Sue Carter is editor-in-chief of Quill & Quire, Canada’s magazine of publishing news and reviews. She is a regular writer for the Toronto Star and former arts editor at This Magazine and Halifax’s alt-weekly The Coast. She has taught at Toronto’s Centennial College and appeared onstage at Word On The Street, the Toronto International Festival of Authors, and elsewhere. In today’s guest post, she talks about her first experience with horror movies and the commingled pleasures of fear and laughter.
When I was ten, I was invited to a sleepover that went completely off the rails when the birthday girl’s dad popped a copy of the 1980 horror film The Changeling, starring George C. Scott as a composer who moves into a mansion haunted by a murdered child, into the VCR. I’m not sure what he was thinking leaving us alone in the basement with that movie. Was Jumbo Video out of Disney princesses that day?

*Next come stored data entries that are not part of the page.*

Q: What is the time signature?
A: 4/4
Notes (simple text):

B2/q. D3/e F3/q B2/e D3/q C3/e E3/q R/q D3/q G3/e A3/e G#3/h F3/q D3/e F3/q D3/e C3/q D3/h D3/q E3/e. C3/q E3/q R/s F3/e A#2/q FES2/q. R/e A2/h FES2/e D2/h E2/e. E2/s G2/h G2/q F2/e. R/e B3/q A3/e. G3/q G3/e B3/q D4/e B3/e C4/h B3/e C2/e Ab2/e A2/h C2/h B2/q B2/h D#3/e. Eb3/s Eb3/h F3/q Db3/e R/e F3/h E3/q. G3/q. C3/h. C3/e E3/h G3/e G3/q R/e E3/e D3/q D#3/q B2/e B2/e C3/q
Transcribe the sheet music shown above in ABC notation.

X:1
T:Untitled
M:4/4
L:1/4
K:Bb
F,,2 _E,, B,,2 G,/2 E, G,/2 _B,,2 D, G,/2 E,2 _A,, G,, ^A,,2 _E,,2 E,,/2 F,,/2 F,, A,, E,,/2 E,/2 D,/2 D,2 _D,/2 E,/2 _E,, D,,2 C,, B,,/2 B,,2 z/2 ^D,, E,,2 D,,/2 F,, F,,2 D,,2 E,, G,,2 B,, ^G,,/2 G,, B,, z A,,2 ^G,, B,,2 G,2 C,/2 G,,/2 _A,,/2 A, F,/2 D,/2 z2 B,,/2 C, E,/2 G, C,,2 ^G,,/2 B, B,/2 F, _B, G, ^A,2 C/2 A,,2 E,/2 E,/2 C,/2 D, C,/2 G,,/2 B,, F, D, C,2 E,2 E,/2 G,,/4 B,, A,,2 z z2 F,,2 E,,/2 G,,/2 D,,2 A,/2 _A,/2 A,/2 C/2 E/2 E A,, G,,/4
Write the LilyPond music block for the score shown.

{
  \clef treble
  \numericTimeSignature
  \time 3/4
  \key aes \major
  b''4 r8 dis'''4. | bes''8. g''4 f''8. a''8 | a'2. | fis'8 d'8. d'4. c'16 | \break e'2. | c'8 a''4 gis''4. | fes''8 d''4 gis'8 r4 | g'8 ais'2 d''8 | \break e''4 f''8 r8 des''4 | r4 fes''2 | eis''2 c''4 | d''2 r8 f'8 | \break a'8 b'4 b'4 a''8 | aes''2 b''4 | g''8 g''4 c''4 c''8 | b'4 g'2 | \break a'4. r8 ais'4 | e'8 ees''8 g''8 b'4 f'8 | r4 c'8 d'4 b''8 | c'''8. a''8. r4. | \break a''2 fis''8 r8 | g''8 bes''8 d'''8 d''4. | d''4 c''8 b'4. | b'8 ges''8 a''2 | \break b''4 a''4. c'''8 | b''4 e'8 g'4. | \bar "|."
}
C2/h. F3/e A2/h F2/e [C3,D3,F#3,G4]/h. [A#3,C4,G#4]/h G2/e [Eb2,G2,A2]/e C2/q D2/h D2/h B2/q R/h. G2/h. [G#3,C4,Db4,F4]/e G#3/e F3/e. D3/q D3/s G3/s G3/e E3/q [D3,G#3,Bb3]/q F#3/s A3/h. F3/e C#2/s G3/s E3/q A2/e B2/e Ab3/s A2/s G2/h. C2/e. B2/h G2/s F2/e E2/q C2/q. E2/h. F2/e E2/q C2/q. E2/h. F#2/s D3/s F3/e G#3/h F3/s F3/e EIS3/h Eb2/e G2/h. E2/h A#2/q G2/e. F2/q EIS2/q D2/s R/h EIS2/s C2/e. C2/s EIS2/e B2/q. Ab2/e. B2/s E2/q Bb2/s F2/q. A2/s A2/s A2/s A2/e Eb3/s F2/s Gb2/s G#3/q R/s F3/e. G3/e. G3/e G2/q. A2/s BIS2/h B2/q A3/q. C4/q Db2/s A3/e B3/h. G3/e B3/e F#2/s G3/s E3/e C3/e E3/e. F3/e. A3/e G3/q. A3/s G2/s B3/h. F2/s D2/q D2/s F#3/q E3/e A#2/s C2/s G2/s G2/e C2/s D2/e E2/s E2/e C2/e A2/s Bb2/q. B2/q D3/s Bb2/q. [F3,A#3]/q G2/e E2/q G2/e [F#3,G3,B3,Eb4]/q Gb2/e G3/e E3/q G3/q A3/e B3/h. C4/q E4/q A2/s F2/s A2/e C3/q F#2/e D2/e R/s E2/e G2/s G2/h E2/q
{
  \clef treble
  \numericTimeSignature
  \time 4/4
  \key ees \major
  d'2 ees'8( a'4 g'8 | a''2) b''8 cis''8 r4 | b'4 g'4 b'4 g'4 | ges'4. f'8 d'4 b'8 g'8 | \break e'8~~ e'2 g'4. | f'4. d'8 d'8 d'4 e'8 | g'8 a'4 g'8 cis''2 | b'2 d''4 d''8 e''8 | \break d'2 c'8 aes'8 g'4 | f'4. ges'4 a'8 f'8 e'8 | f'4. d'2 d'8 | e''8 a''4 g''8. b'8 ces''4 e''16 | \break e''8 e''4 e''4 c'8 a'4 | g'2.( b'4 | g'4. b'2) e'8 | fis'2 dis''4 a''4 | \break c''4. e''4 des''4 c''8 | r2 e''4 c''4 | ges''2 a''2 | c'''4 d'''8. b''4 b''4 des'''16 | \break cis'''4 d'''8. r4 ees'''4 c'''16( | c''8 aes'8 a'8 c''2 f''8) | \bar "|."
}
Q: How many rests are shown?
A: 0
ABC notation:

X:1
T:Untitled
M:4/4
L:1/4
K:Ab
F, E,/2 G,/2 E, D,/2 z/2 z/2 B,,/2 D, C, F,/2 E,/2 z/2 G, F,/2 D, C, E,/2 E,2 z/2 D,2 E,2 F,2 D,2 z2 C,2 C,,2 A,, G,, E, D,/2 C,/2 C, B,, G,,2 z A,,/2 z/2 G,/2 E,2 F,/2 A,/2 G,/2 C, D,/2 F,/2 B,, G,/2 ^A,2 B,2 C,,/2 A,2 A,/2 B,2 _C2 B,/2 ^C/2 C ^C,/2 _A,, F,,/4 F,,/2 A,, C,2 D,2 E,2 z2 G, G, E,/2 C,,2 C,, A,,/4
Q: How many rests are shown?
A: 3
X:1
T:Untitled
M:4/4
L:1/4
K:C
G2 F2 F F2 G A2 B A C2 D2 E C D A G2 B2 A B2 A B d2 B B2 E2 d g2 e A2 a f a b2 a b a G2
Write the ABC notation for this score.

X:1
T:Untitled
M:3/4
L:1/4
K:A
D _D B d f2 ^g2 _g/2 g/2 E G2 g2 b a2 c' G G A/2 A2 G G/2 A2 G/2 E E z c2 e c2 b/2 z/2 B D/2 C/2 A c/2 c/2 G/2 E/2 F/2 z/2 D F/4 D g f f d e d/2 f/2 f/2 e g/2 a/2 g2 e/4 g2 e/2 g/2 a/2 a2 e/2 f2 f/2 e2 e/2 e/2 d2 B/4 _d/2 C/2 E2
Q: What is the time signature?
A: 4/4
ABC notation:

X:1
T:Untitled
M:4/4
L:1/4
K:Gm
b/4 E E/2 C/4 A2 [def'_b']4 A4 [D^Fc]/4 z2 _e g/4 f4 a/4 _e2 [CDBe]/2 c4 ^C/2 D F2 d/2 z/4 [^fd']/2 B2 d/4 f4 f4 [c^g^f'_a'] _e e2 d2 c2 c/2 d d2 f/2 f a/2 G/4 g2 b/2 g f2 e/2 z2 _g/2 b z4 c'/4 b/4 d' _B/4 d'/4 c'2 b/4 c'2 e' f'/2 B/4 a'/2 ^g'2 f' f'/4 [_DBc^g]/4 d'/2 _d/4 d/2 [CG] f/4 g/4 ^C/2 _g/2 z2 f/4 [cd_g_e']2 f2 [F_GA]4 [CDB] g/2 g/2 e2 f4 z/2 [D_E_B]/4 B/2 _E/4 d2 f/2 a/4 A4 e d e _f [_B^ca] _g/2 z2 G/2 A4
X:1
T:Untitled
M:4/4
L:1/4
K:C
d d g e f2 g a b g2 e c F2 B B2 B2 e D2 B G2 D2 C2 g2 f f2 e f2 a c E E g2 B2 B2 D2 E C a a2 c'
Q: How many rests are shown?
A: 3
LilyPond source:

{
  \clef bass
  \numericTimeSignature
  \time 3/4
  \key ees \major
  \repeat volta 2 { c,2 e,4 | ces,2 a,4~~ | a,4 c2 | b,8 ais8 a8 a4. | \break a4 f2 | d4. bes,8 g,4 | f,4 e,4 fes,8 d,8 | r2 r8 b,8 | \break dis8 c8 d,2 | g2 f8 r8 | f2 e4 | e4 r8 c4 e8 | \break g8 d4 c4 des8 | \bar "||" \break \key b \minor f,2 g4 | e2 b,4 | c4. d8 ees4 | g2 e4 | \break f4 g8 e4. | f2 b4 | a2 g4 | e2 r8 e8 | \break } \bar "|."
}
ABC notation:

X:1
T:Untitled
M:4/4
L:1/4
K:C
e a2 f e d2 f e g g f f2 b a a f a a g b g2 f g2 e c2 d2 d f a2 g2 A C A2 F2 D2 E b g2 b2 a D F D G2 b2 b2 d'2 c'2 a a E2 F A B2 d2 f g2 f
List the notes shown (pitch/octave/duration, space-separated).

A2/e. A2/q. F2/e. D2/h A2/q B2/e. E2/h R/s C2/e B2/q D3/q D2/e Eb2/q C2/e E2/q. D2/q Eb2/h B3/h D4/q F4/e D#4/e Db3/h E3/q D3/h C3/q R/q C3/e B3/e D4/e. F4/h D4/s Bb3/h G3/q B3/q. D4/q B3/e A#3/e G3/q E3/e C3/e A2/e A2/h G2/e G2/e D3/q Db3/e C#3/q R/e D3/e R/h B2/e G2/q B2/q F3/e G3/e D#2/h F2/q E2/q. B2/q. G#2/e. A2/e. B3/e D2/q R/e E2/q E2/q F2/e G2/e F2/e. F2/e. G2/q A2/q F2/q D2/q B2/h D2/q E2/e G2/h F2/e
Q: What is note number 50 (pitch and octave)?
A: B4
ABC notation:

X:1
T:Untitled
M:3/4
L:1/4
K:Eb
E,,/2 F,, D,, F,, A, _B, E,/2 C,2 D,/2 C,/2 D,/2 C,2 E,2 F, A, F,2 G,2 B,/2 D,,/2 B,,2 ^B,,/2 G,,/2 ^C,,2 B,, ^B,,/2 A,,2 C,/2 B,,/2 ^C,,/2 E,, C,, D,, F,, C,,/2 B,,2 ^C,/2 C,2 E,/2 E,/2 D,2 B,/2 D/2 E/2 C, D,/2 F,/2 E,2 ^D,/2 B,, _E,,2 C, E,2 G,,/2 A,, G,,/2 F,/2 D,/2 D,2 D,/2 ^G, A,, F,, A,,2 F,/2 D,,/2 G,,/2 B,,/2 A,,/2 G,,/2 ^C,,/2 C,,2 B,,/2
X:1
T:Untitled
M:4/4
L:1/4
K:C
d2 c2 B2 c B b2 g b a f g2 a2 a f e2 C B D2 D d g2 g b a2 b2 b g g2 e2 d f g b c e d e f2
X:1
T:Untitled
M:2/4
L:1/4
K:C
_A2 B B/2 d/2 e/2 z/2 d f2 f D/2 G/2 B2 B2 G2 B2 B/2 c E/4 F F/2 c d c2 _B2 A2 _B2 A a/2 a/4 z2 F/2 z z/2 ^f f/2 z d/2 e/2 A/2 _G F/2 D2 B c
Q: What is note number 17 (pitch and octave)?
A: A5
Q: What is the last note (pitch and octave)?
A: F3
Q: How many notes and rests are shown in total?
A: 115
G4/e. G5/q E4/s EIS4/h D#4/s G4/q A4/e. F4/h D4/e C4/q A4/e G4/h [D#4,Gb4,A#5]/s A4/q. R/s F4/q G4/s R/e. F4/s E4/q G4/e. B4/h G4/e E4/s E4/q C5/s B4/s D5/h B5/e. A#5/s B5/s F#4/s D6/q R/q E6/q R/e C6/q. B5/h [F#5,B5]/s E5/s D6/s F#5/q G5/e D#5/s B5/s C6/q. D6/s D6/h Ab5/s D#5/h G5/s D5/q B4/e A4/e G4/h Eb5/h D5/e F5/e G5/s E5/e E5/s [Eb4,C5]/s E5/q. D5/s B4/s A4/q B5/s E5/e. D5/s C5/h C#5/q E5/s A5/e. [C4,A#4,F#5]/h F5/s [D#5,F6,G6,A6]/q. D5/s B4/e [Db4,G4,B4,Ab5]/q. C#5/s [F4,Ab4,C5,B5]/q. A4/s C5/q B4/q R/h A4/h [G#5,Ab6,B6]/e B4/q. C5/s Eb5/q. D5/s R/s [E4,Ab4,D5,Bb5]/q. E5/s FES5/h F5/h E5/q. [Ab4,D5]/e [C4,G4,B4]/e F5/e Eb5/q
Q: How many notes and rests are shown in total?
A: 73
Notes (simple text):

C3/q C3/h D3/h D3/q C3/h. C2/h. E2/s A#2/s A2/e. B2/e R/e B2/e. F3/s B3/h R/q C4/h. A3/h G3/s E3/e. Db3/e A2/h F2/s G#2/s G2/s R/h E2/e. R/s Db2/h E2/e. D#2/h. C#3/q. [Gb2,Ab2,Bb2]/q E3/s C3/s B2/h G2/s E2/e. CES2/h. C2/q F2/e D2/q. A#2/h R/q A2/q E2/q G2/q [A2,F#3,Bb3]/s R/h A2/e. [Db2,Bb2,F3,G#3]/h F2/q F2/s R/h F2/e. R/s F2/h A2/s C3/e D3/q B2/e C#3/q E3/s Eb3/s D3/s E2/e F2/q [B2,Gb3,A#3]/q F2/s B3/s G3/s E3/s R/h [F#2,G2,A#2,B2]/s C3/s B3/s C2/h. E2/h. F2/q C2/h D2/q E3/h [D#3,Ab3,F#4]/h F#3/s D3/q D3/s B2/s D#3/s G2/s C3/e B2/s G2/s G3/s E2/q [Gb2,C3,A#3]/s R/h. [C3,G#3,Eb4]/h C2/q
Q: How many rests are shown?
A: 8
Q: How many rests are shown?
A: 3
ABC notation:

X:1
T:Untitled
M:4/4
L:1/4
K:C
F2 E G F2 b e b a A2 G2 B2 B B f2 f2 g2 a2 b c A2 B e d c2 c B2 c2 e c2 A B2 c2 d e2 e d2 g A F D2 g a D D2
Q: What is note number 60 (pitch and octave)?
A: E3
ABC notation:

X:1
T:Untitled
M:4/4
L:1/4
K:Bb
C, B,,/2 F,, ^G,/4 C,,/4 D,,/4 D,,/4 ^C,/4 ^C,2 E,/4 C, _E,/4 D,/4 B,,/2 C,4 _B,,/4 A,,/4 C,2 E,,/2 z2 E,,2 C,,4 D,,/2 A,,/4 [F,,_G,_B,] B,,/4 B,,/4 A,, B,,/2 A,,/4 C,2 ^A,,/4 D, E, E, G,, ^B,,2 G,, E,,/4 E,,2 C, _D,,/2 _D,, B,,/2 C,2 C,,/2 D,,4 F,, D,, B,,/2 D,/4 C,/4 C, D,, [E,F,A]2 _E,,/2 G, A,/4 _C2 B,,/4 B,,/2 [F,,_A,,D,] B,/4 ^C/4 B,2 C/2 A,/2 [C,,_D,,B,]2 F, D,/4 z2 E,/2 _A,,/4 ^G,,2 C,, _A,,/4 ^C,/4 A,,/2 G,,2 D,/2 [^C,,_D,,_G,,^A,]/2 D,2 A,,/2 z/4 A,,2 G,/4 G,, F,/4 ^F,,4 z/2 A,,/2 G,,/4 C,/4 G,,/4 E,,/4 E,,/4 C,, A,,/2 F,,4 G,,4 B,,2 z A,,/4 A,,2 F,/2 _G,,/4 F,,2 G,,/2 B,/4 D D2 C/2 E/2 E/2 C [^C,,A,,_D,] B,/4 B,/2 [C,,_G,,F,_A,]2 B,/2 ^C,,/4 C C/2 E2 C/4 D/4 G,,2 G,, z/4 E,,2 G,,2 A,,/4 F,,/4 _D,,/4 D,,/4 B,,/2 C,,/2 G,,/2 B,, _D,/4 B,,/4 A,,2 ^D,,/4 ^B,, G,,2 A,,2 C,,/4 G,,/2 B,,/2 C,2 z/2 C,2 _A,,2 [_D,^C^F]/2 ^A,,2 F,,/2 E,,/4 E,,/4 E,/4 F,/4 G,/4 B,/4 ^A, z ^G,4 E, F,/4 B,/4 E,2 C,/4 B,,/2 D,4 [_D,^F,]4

He paid for his decision later.
We watched the entire film silently, buried deep in our respective sleeping bags. But as the final credits ran so did the tearful requests to go home. We erupted at a decibel level that only a group of ten-year-olds can hit. But quick-witted Mr. Marshall then did something very clever, which I now recognize as the act of a parent in panic. He brought down a tape recorder and made us all perform our best ghostly voices into the machine. He turned it into a contest: prizes for whoever could best replicate poor, dead Joseph Carmichael, who communicates from the otherworld through audio equipment. Soon, we were all laughing, making fart noises, and yell-whispering “Faaaaaather …” into the recorder, our initial tears forgotten.
I have always been drawn to adrenaline-cranking moments that straddle the delicate space between hysterical fright and laughter. It’s my instinctual reaction to a certain kind of stress. I love nothing more than screaming through a dusty old haunted house ride – preferably built pre-1970, like the Spook-A-Rama haunted ride at Coney Island or the the Haunted Barrel Works at Toronto’s Centre Island, where the initial scare of a skeleton leaping out at you is quickly defused by its visible puppet strings and glued-on wig. But I’d rather stick my hand in a bowl full of grape eyes than go on one of those tours featuring axe-wielding live actors, like the “extreme haunt” in Tennessee that offers people $20,000 to survive being physically and psychologically tormented for up to eight hours.
The same goes for movies. Although Saw apparently has a creepy puppet (named Billy, maybe?), which I should love, I will never watch any of that torture-porn franchise. I have read every interview and oral history about the Human Centipede, but I refuse to watch any of the films.
I need a promise of relief and comfort. A palette that embraces colours beyond prison-cell grey and dried blood. Humour that isn’t obviously self-aware or seemingly written by a group of bros hoping to make a tagline stick.
I embrace that release every time I watch Michael Myers peering out from behind a neighbour’s hedge in daylight like an awkward teen with a crush. Rosemary’s nosy neighbours demonically cooing over their devil baby. The Creature from the Black Lagoon’s gaping blank stare.
My rating system gives bonus points for camp and melodrama. The sisters’ facial elasticity in What Ever Happened to Baby Jane? or the cursed department-store gown from In Fabric that looks great on everyone. Florence Pugh’s slow-shifting grin under the weight of her floral headdress in Midsommar made me giddy.
My desire for comfort and beauty has increased since COVID-19, while the need for fright has been pushed down. I felt agitated watching The Invisible Man, waiting for Elisabeth Moss to kick the shit out her abusive ex, and annoyed by Netflix’s Bly Manor creepy orphan children (though Henry Thomas’s British accent cracked me up).
But I have found my new happy horror place.
During the early days of the lockdown, Conan, my partner in horror, introduced me to Tommy José Stathes, a New York animation archivist who collects 16mm animated films from the 1910s to 1950s. Stathes has been running Cartoon Carnival, an online series in which he shows selections of his archive off a projector in his living room.
I purchased Stathes’s DVD Cartoon Roots: Halloween Haunts as Conan’s birthday gift, most excited about watching The Fresh Lobster again. First released in 1928, the six-minute film features Disney voice actor Billie Bletcher as a man who pays for his late-night snack choice when he is chased through the streets by a giant crustacean riding on his bed.
The film is a great-grandpa to B-schlock like Attack of the Killer Tomatoes and, more recently, 2016’s Attack of the Killer Donuts, which I just watched (it’s terrible, don’t let bloody crullers and C. Thomas Howell’s appearance suck you in). The Fresh Lobster might not scare a sleepover, but it fills my need for a fun fright night.